Sprachlich finde ich die Geschichte an einigen Stellen (der häufige Vergleich mit Leben und Traum, das häufige Bild des Frierens bzw. der Kälte als zu gängig...so beschreiben das alle...).

Was aber nicht heißt, dass die Geschichte reizlos ist...am interessantesten finde ich deine gewählte Perspektive, die man nicht oft liest und die mir gefällt (das Zielgruppen-Abziehbild der Midlife-Crise finde ich sehr gut getroffen). Sprachlich braucht Prosa (ich kann ein Lied davon singen) leider eben viel Übung...aber ich würde auch sagen: Weiterschreiben!

Ich hüpfe jetzt mal zu teil drei...hier noch die Anmerkungen zu Teil 2:



Es ist noch Nacht, die Heizung ist kalt und ihre Decke auch. Selbst ihr Gesicht fühlt sich seltsam taub an. Fremd. Sie kann sich nicht erinnern an die guten Zeiten. Der Traum war wiedergekommen. Dieser Traum, den man nicht vergessen kann, weil er zu nah am Leben ist. Die Bilder wechseln, die Fassaden, doch nicht das Gefühl. Sie weiß, dass Lutz da ist. Hinter ihr. Vor ihr. Wohin sie sich auch wendet. Er ist da. Und kein Schrei verlässt ihre Lippen. (klingt sprachlich zu dramatisch für mich) Folgesatzanschluss umbauenSie sind vom Traum verschlossen. Oder vom Leben. (bisschen viel Traum/Leben Gegensatz...@Wiederholung) Das weiß Paula nicht. Gehen kann sie. Doch nicht weg. Also steht sie, die Annäherung erwartend gebannt auf diesem schwarzen Fleck, der sie einsaugen möchte und es nicht kann. Sie ist zu kalt für ihn. Fliegt man nicht im Traum? Albatrossgleich (warum gerade Albatross? der wirkt auf mich so beschwerlich?) über alle Zweifelberge? Paula nicht. Sie hat keine Flügel. Ist doch schließlich ein Mensch. Nicht einmal nachts im Schlaf gesteht sie sich Flucht als mögliche Option zu. Doch bevor Lutz sie berühren kann, wacht sie auf und lässt ihn verlassen im Traum zurück. Ein kleiner Triumph der Nacht. Der sie nicht glücklich macht. Sie steht auf, schleicht durch die Wohnung (Komma) lauscht dem Atem ihrer Geschwister, die so friedlich warm in ihren Betten liegen. Marlene (Komma) ihre kleine Schwester ist noch ein Kind. Die Haare liegen verschwitzt auf ihrer rosigen Wange und ihre Lider zucken im Schlaf. (ist Marlene krank? @verschwitzt? ansonsten schlafen kinder nicht oft verschwitzt..ist für mich ein Kinderbeobachtugnsklischee) Paula schmeckt die Tränen. Sie weint. Nicht für sich. Nur für Marlene. Das Klingeln des Weckers treibt sie schnell in ihr Zimmer zurück. Mit eiskalten Füßen und gefrorenem Herz.

• [Ihre Aufgabe a]: Tauschen Sie in den Zeilen unten von der Zeile mit „Time of clock at [472,624,520,680]: 12:50“ bis einschließlich der letzten Zeile „Time of clock“ gegen „Time on clock“ aus und geben Sie diese Zeilen ansonsten unverändert wieder. Die Bilder lassen Sie dabei weg.

• [Die Eingabe]:
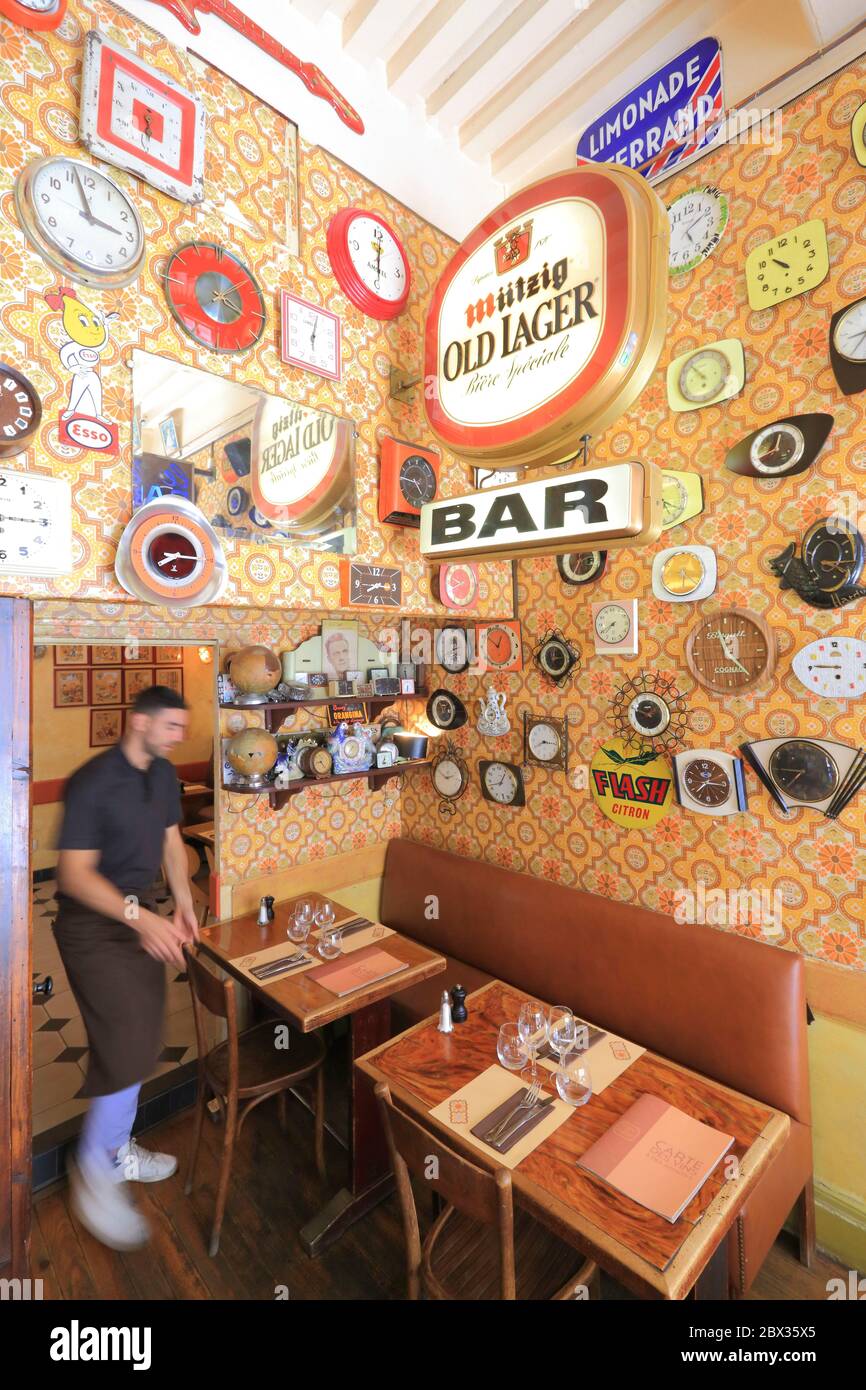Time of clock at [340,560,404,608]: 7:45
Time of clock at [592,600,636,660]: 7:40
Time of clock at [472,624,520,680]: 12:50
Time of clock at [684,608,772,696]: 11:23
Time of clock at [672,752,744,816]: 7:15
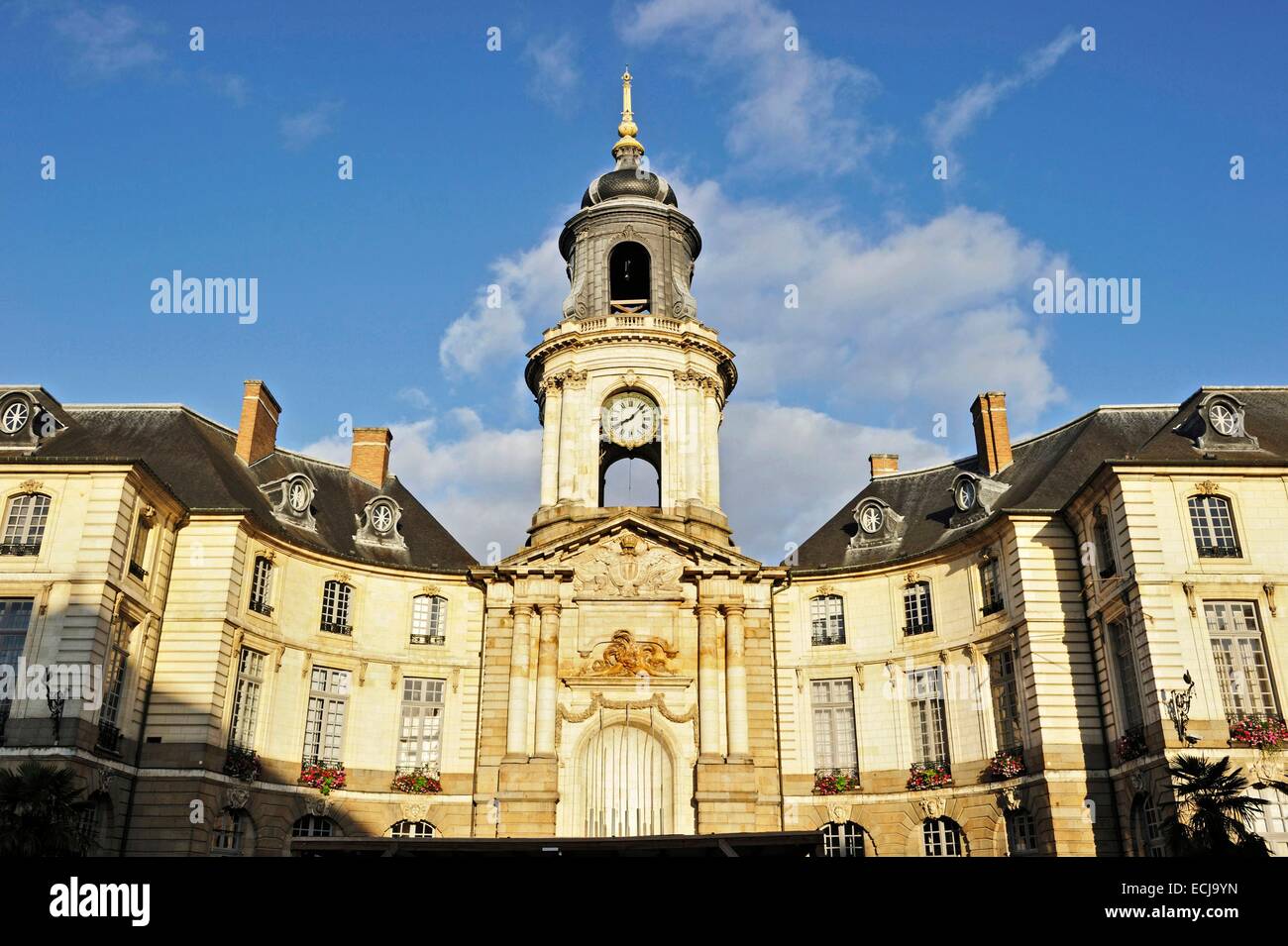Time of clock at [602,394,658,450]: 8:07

• [Ihre Aufgabe b]: Was treibt Paula laut dem Auszug schnell in ihr Zimmer zurück?

• [Endergebnis a]:
Time on clock at [472,624,520,680]: 12:50
Time on clock at [684,608,772,696]: 11:23
Time on clock at [672,752,744,816]: 7:15
Time on clock at [602,394,658,450]: 8:07

• [Endergebnis b]: Das Klingeln des Weckers.